Image-based 3D Reconstruction Image-based 3D Reconstruction aims to reconstruct scenes or objects from images or RGB-D data. Its research includes feature extraction, pose estimation, 3D representation, and the joint optimization of external parameters and 3D points. Our lab has explored multiple directions such as depth camera based fusion reconstruction, multi-view stereo, and robot navigation.
Directions in the field of Computer Graphics (CG)
3D Representation 3D Representation is a key research topic in graphics. To meet the needs of different tasks, 3D representations often need to be switched or combined. Our lab focuses on using orthogonal distance fields and spherical primitives to accomplish various 3D representation tasks. These include fast and accurate neural implicit representation based on orthogonal distance fields, concise inner(spherical) outer-ball representation, concise spherical-node-graph representation, double-layer spherical-shell representation, and hierarchical shell representation. We've published several academic papers in these areas.

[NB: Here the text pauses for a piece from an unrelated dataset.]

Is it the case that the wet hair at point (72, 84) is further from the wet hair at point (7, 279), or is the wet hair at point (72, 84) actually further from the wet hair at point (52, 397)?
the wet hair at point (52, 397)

3D Object Recognition and Segmentation 3D Object Recognition and Segmentation involve classifying and segmenting known 3D models. Our lab has published multiple papers on deep classification networks based on spherical projection, classification networks based on spatial key-sphere representation, classification networks based on spherical-node graphs, and part segmentation based on key spheres.
3D Point Cloud Registration 3D Point Cloud Registration aims to quickly and accurately match a known 3D model in a scene and estimate relative pose using matched 3D-3D point pairs. Our lab has conducted research in 3D feature extraction, random sample consensus, and robotic grasping, applying these findings to various corporate projects.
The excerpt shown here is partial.